Function Transformer

When preprocessing sequential data, it is often preferable to apply certain transformations on each sequence independently rather than applying a single transformation to all of the data collectively.

For example in speech recognition, suppose we have a dataset of MFCC features extracted from audio recordings of different speakers. If we are not interested in speaker-focused tasks such as speaker recognition, and instead only want to classify recordings, we need to be able to compare recordings to each other — especially if using algorithms such as KNNClassifier which rely on distance comparisons.
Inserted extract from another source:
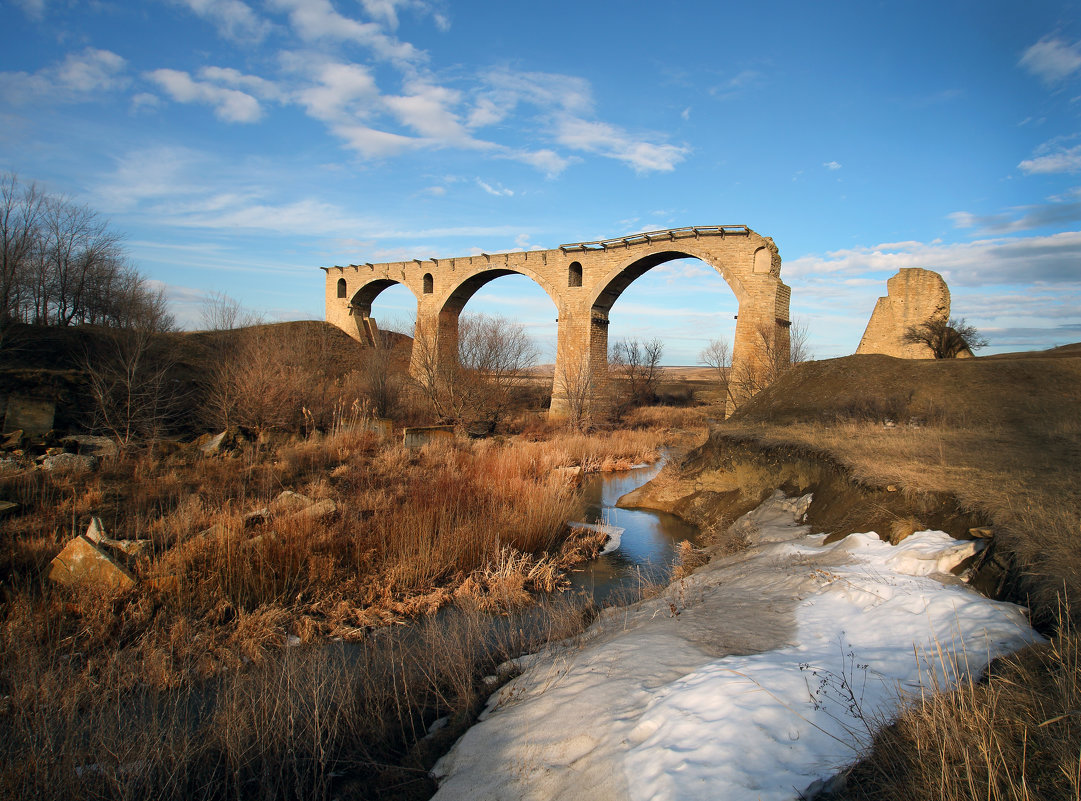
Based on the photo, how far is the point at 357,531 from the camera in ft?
23.5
In this case, we might want to standardize the MFCCs for each recording individually, (i.e. centering and scaling by separate feature means and standard deviations for each recording) so that they are represented as deviations from zero, which is a form that is better suited for comparison as it reduces speaker-specific nuances in the data due to differences in scale or location.

Another example would be signal filters, which should be applied to each sequence independently.

IndependentFunctionTransformer allows for such transformations to be defined for arbitrary functions.

API reference

Class

IndependentFunctionTransformer

Constructs a transformer from an arbitrary callable, applying the transform independently to each sequence.

Methods

__init__([func, inverse_func, validate, ...])

Initializes the IndependentFunctionTransformer.

fit(X[, lengths])

Fits the transformer to X.

fit_transform(X[, lengths])

Fits the transformer to the sequence(s) in X and returns a transformed version of X.

inverse_transform(X[, lengths])

Applies the inverse transformation to X.

transform(X[, lengths])

Applies the transformation to X, producing a transformed version of X.


class sequentia.preprocessing.transforms.IndependentFunctionTransformer[source]

Constructs a transformer from an arbitrary callable, applying the transform independently to each sequence.

This transform forwards its X and lengths arguments to a user-defined function or function object and returns the result of this function. This is useful for stateless transformations such as taking the log of frequencies, doing custom scaling, etc. Note: If a lambda is used as the function, then the resulting transformer will not be pickleable.

This works conveniently with functions in sklearn.preprocessing such as scale() or normalize().

Note:

This is a stateless transform, meaning fit() and fit_transform() will not fit on any data.

See also

sklearn.preprocessing.FunctionTransformer

IndependentFunctionTransformer is based on this class, which applies the callable to the entire input array X as if it were a single sequence. Read more in the User Guide.

Examples

Using an IndependentFunctionTransformer with sklearn.preprocessing.minmax_scale() to scale features to the range [0, 1] independently for each sequence in the spoken digits dataset.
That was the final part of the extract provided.